Atthebottomofthesea · 03/06/2018 15:41

Also I don't quite see the point in those that say 'we give the dc an input and listen to their preference but we make the decision'.

Well I sort of said that. We looked at the 5 possible schools - 1 we ruled out straight away - as despite it being geographically our nearest school we are not catchment and is not that easy to get to.

This left 4, (of which we had to pick 3) I had to be our 'banker' but I didn't like this and dd wasn't too keen. We then had 2 choices left. She was happy to discount the one (which was good as travel there isn't the best - we are in an umbrella catchment, but it is a random selection) she then picked her 1st and 2nd choices. Neither of which we are catchment for, but I took her input into consideration.

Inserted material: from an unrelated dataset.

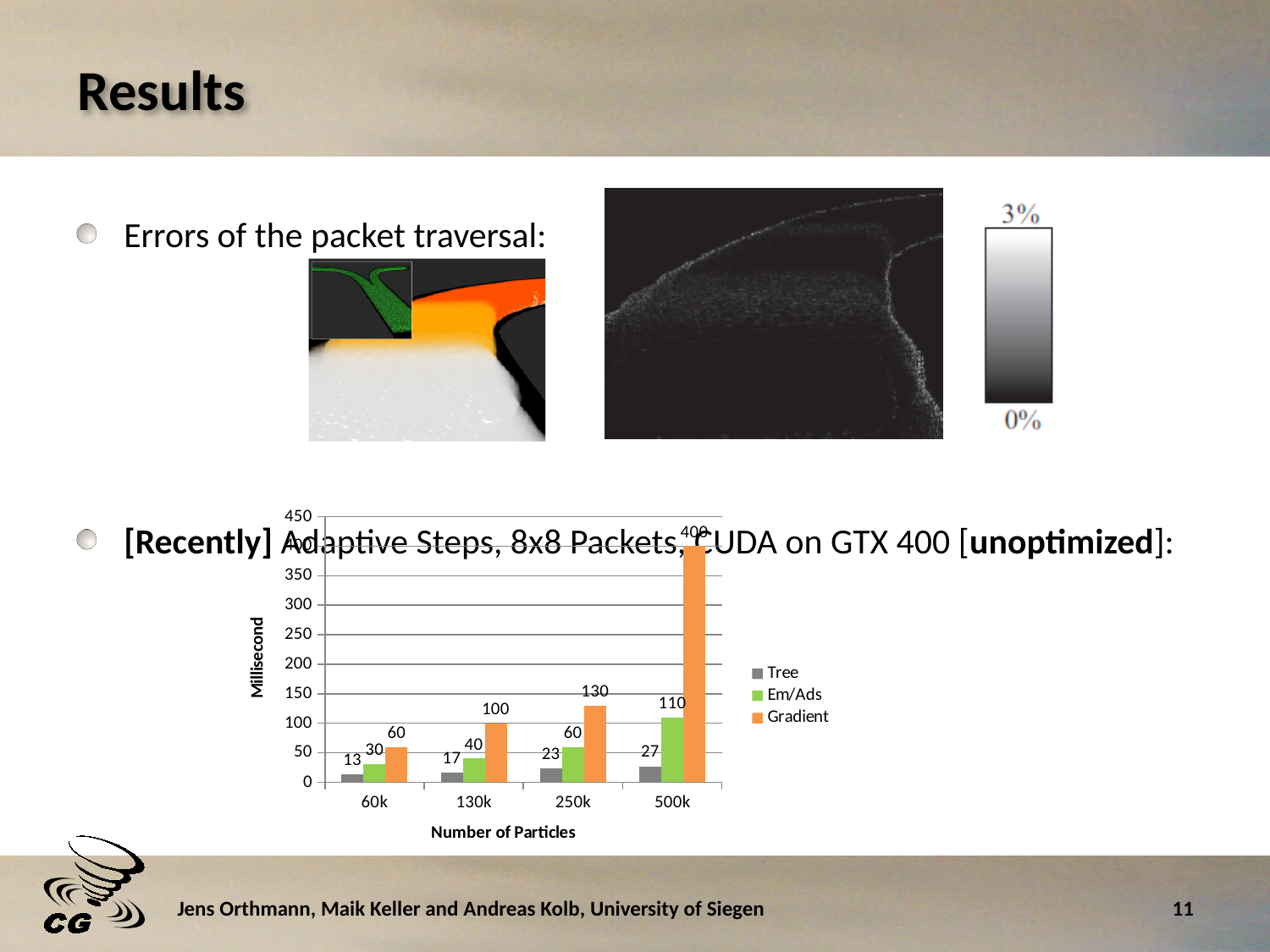
Which number of particles has the highest Gradient value? 500k Which number of particles has the lowest Tree value? 60k Which is larger at 130k particles, the Gradient value or the Em/Ads value? Gradient What is the difference between the Gradient and Em/Ads values at 250k particles? 70 What is the Tree value for 60k particles? 13 What is the Em/Ads value for 500k particles? 110 Does the Tree value rise or fall as the number of particles increases? Rises How many particle-count categories are shown on the x axis? 4 What is the Em/Ads value for 130k particles? 40 What kind of chart is shown on the slide? Bar chart What is the Gradient value for 250k particles? 130 How many series does the legend list? 3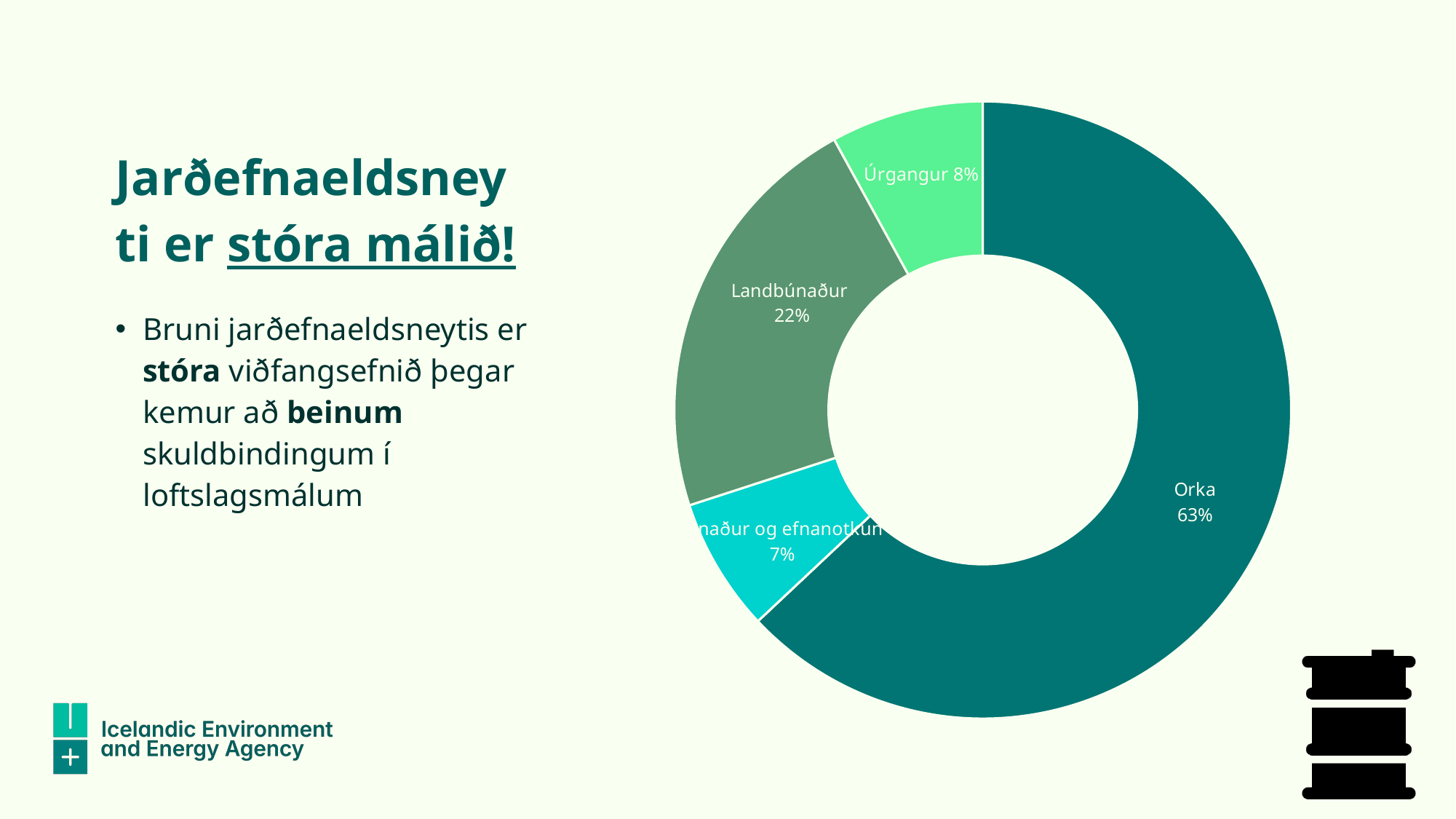
What kind of chart is shown on the slide? Doughnut (pie) chart What percentage is shown for Úrgangur in the chart? 8% What colour is the Orka slice in the chart? Dark teal What is the combined share of Orka and Landbúnaður? 85% Which is larger, the share for Landbúnaður or the share for Úrgangur? Landbúnaður Which is larger, the share for Orka or the share for Landbúnaður? Orka How many slices does the doughnut chart have? 4 How many percentage points larger is Landbúnaður's share than Úrgangur's share? 14 percentage points How many percentage points larger is Orka's share than Landbúnaður's share? 41 percentage points What percentage does the Orka slice show in the doughnut chart? 63% Which category has the largest share in the doughnut chart? Orka What percentage is shown for Landbúnaður in the chart? 22%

I may or may not have presented choice 1 as a better option.

lou1221 · 03/06/2018 15:54

I am about to embark on the third time of viewing secondary schools, with my older two, I told them the options, had to be a school that was easy to get to. We looked at lots of schools, grammar and comp, before each visit I told them to look beyond. glitz and science experiments, but to see if they could imagine going their, wearing the uniform and being part of the community. Every child is different and what is good for one, may not suit another, fortunately we were both on the same page, and liked and disliked the same schools. We chose together, for the main reason is that, I can see beyond the glamour, and see it for what it is, I looked at the bigger picture, subjects that are on offer etc, and they have to feel comfortable and happy there, they will be spending possibly 7 year's in that environment.